Nel mio presepe, pensate, ci sono anche i fuochi d’artificio. Questi razzi che arrivano nel cielo e spandono luce in ogni luogo, colorati, divertenti. Fanno anche rumore. I fuochi d’artificio sono gli adolescenti. Questo tempo straordinario della vita che noi guardiamo sempre sperando che passi in fretta. Eppure è la più grande rivoluzione che accade nella vita di un uomo: quando ci si apre alla vita, quando si scopre la vita, quando non la si capisce fino in fondo ma la si desidera con tutte le proprie forze. I nostri adolescenti, le nostre speranze, i nostri ragazzi… Nel mio presepe ci sono i fuochi d’artificio e sono tutti i ragazzi che incontro: quelli che riesco a coinvolgere nei cammini delle nostre Comunità e quelli che invece non riesco a coinvolgere. Ma tutti, ne sono certo, sanno portare un po’ di luce, tanto colore.

Dati estratti da una raccolta:
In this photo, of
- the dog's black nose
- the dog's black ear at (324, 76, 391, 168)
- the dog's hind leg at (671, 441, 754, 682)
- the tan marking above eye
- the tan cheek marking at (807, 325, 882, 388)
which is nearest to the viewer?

ESERCIZI –
- A) Secondo il brano sul presepe, perché l'adolescenza è «la più grande rivoluzione che accade nella vita di un uomo»? Lo spieghi in una o due frasi.
- B) Nel brano sul presepe, chi sono i fuochi d'artificio?
- C) Prosegua il brano sul presepe dopo la sua ultima frase.
I dati non hanno alcun ruolo in questi esercizi.

RISPOSTE IN ORDINE –
- A) Perché è il momento in cui ci si apre alla vita e la si scopre. Pur senza capirla fino in fondo, la si desidera con tutte le proprie forze.

- B) Sono gli adolescenti, cioè tutti i ragazzi che chi scrive incontra.

- C)
Poi ci sono i nostri giovani. Li ho pensati inizialmente a come quei razzi luminosi che sono segnalatori nel cielo di una posizione, invece penso che siano più delle torce. Sono alla ricerca. Come noi usiamo la torcia per cercare nell’oscurità qualcosa, anche loro cercano, cercano qualche cosa: il compimento della propria vocazione, una persona da amare, un lavoro. Cercano soprattutto la fiducia di chi li guarda e non vede solamente un problema e neanche una risorsa, ma li vede come un regalo e la loro giovinezza come speranza, possibilità di credere in un futuro di pace, un futuro migliore.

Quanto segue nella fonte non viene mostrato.